Nel 1203 frate Abramo, un laico datosi con un compagno alla vita spirituale e alle opere di carità, ottenne dal Vescovo di Bologna Gerardo Ariosti di poter fondare una chiesa nel suburbio di Bologna, fra il fiume Sàvena e la Fossa Cavallina, su terreno offerto dai fratelli Bonacausa e Opizzino Alamandini, con la condizione di pagare ogni anno al Vescovo il controvalore di una libbra di pepe in riconoscimento dell’autorità episcopale. Meno di un anno dopo, la chiesa doveva essere già a buon punto poiché nel testamento di certo Alberto Faxeolus del 15 aprile 1204 vi è un lascito di cinque soldi alla chiesa di S. Antonio. Negli stessi anni venne costruito, ad opera di frate Abramo e di quelli che si erano raccolti intorno a lui, un ponte sul fiume Sàvena con annesso hospitale per alloggio di viandanti, che restò in funzione fin verso la fine del secolo XIII.
Nel 1213 il Vescovo di Bologna donò al Capitolo della Cattedrale i diritti che gli spettavano sulla chiesa, ponte ed ospedale che frattanto, scomparso o partito frate Abramo, furono gestiti da una società laicale presieduta dal rettore della chiesa don Guido. A metà del Duecento, per graduale sostituzione dei membri della società laicale con ecclesiastici, si costituì una “collegiata”, cioè una comunità di chierici secolari formata da un priore e tre canonici. Allo stesso tempo risale la costituzione della cura d’anime, cioè della qualifica parrocchiale della chiesa. La collegiata di S. Antonio fu soppressa nel 1380 e unita al Capitolo della Cattedrale di Bologna; tale unione, però, divenne effettiva solo nel 1484, quando il Capitolo, in forza di una bolla di papa Sisto IV, poté prendere effettivo possesso della chiesa e nominarne il parroco col titolo di “vicario perpetuo”. Nel 1877 il Capitolo rinunziò i suoi diritti sulla chiesa di S. Antonio all’Arcivescovo di Bologna a cui, da quel momento, spettò la nomina del parroco. Nel 1915, in seguito alla grande espansione del tessuto urbano avvenuta ai primi del Novecento, la chiesa di S. Antonio fu dichiarata parrocchia urbana e come tale celebrò la sua prima decennale eucaristica nel 1924. Dal 1963 al 1995 la parrocchia è stata affidata ai religiosi Agostiniani; ora è nuovamente affidata al clero diocesano.

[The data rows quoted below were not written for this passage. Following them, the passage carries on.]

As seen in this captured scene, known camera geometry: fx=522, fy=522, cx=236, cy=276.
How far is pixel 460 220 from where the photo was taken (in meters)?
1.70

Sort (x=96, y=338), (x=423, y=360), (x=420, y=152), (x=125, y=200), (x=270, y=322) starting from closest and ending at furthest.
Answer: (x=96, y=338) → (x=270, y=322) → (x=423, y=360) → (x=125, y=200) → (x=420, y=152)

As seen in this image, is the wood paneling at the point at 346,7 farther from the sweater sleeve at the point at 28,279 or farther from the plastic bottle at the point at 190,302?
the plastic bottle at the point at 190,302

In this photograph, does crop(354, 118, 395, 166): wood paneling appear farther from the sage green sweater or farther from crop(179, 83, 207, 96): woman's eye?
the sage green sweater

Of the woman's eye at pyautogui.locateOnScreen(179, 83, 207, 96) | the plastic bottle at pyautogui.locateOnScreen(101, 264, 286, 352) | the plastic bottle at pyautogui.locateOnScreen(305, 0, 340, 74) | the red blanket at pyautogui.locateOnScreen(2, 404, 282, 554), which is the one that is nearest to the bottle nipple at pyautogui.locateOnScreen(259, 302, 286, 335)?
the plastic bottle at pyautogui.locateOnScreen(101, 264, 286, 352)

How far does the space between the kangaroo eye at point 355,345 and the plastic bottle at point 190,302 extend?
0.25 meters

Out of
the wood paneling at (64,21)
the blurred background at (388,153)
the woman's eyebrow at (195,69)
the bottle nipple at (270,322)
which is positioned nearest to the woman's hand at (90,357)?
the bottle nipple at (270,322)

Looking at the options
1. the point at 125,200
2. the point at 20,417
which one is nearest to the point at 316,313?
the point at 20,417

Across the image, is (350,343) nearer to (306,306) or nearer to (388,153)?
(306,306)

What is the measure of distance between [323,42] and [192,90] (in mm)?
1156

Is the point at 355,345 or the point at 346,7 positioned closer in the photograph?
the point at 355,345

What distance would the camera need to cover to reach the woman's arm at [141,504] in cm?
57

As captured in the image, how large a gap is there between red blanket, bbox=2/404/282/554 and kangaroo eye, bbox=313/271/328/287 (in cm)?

La più antica chiesa di S. Antonio, costruita all’inizio del Duecento in forme romaniche, aveva le stesse dimensioni della navata attuale, con muri esterni adornati di lesene che vennero mantenute e raccordate con archi a pieno centro, come tuttora si vede all’esterno, quando l’edificio fu parzialmente ricostruito, aumentandone l’altezza, fra il 1422 e il 1455.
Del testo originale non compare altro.